Rev. Dr. Finley Campbell introduced a program of speakers which included Rev. Gregory Livingston, National Field Coordinator of Rainbow PUSH Coalition. After saluting the crowd with several rounds of New Year’s greetings, Rev. Livingston said, “But it’s not enough to just say Happy New Year. We must make this a Happy New Year. Camp Hope is not just a symbol; it’s an exercise in justice.”
Explaining that he has toured many parts of the country with Rev. Jesse Jackson to talk with people who lost their homes to foreclosures, Livingston said, “The melding of colors and incomes that we’ve worked for all these years we’ve finally seen in the tsunami of foreclosures. Unregulated greed is why we have all these foreclosures. Unregulated greed is why we are at war. Unregulated greed is why we do not have universal health care. America’s thread of optimism has been snapped in two by unregulated greed…but Camp Hope is the base camp from where we begin in the next 19 days to change all that.”
Kansan Cathy Smith, the mother of Tomas Young, a soldier who received a gunshot wound to his cervical spine in Iraq and is now a paraplegic said, “My son and I were in Grant Park celebrating with thousands of others here in Chicago on election night. But then I remembered how I felt in 2006 when we put in a new Congress that was supposed to stop the war…that can’t be allowed to happen again.”

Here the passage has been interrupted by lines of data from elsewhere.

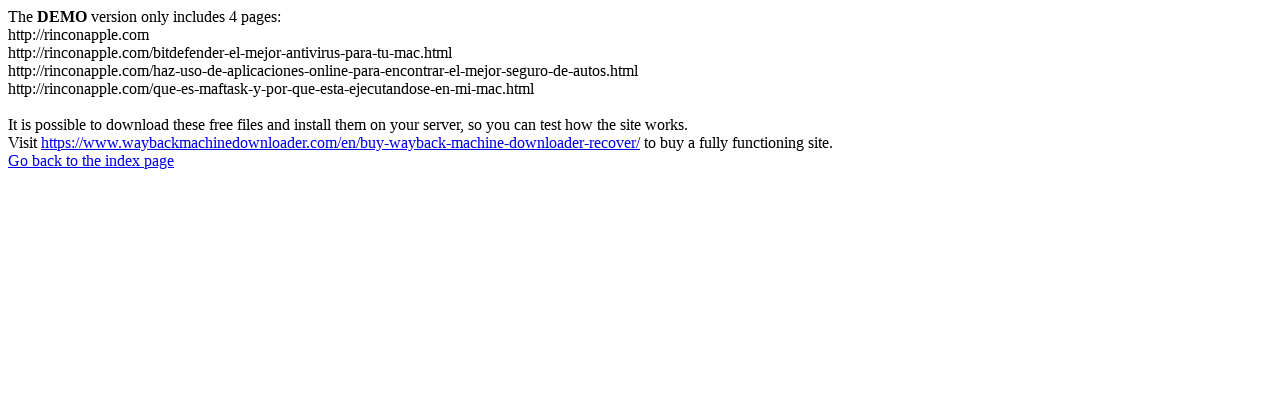

--- FILE ---
content_type: text/html; charset=utf-8
request_url: https://rinconapple.com/category/hackintosh/
body_size: 518
content:
<meta http-equiv="Content-Type" content="text/html; charset=UTF-8" />The <b>DEMO</b> version only includes 4 pages:<br>http://rinconapple.com<br>http://rinconapple.com/bitdefender-el-mejor-antivirus-para-tu-mac.html<br>http://rinconapple.com/haz-uso-de-aplicaciones-online-para-encontrar-el-mejor-seguro-de-autos.html<br>http://rinconapple.com/que-es-maftask-y-por-que-esta-ejecutandose-en-mi-mac.html<br><br>It is possible to download these free files and install them on your server, so you can test how the site works.<br>Visit <a href='https://www.waybackmachinedownloader.com/en/buy-wayback-machine-downloader-recover/'>https://www.waybackmachinedownloader.com/en/buy-wayback-machine-downloader-recover/</a> to buy a fully functioning site.<br><a href='../../index.html'>Go back to the index page</a><script defer src="https://static.cloudflareinsights.com/beacon.min.js/vcd15cbe7772f49c399c6a5babf22c1241717689176015" integrity="sha512-ZpsOmlRQV6y907TI0dKBHq9Md29nnaEIPlkf84rnaERnq6zvWvPUqr2ft8M1aS28oN72PdrCzSjY4U6VaAw1EQ==" data-cf-beacon='{"version":"2024.11.0","token":"b6760efc7d794a368de3d4f29cb7d2b6","r":1,"server_timing":{"name":{"cfCacheStatus":true,"cfEdge":true,"cfExtPri":true,"cfL4":true,"cfOrigin":true,"cfSpeedBrain":true},"location_startswith":null}}' crossorigin="anonymous"></script>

Dr. Marjorie Fujara, MD, a pediatric physician at Stroger Jr. Hospital of Chicago said, “After eight years of living with an administration which has displayed utter contempt for the poor and middle class I was elated on the morning of November 5. The election of Barrack Obama made me optimistic for the first time in eight years. I was finally proud to be an American. But my euphoria began to fade when I came to grips with the huge gulf that existed between where we are, and where we need to go.”
She explained how at her hospital, budget cuts have increased wait times to see a doctor from weeks to months, neighborhood clinics have closed, doctors have been laid off, and nurses are forced to function as clerks, housekeepers and maintenance workers.
“The election of Senator Obama is a beacon of hope,” Dr. Fujara added, “but there is still a long way to go. We need to redouble our efforts to create a system with the premise that universal health care is a right, not a privilege.”
Camp Hope continues in Drexel Park from 8:00 am to 6:00 pm every day until January 18, including evening programs of speakers and films. Tomorrow night’s program features Dr. Quentin Young, a national leader in the single-payer health care movement.
Ferner is a freelance journalist from Ohio and author of “Inside the Red Zone: A Veteran For Peace Reports from Iraq.”